BEGIN Data shown

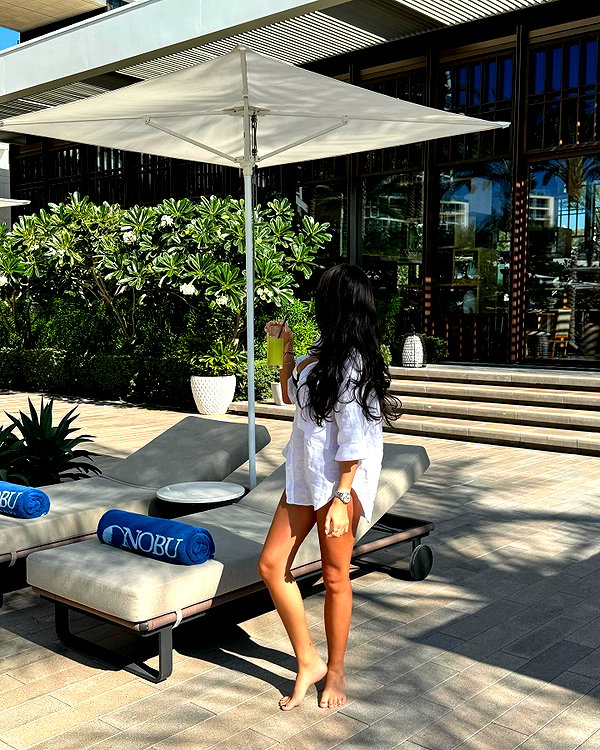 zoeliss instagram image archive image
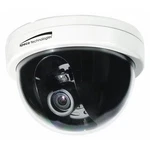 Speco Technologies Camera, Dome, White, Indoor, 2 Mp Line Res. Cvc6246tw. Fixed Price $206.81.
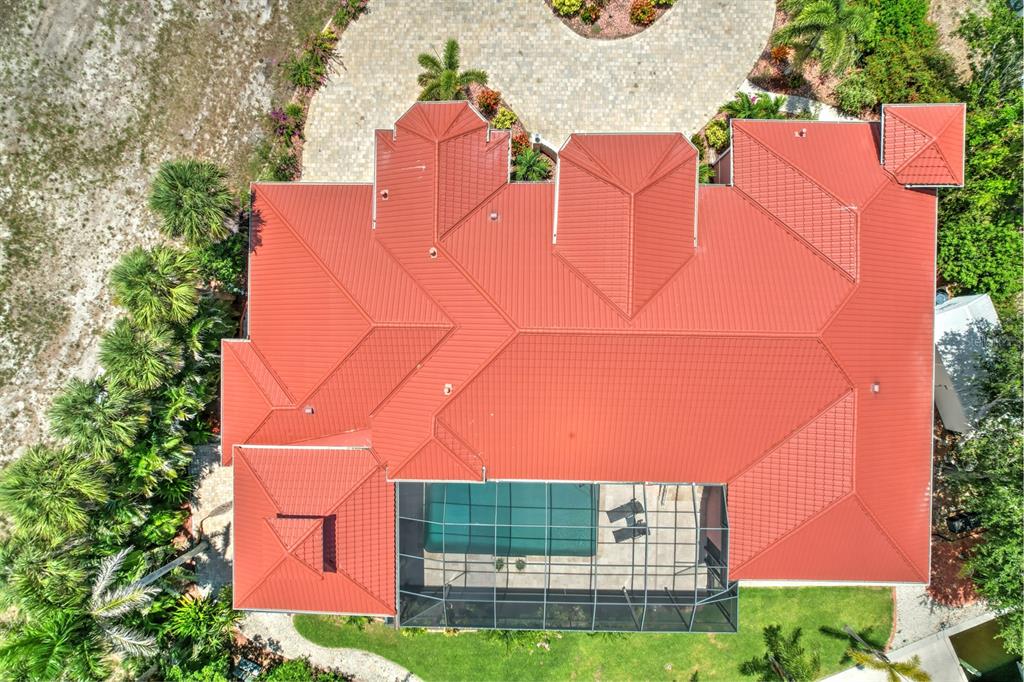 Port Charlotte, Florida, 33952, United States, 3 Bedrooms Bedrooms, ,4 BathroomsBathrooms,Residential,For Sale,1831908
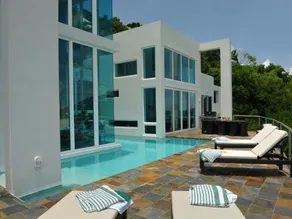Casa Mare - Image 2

END Data shown

- Your task -
Please keep every line of the data the same when you reproduce it, and keep every picture out.

- Solution for this task -
 zoeliss instagram image archive image
 Speco Technologies Camera, Dome, White, Indoor, 2 Mp Line Res. Cvc6246tw. Fixed Price $206.81.
 Port Charlotte, Florida, 33952, United States, 3 Bedrooms Bedrooms, ,4 BathroomsBathrooms,Residential,For Sale,1831908
Casa Mare - Image 2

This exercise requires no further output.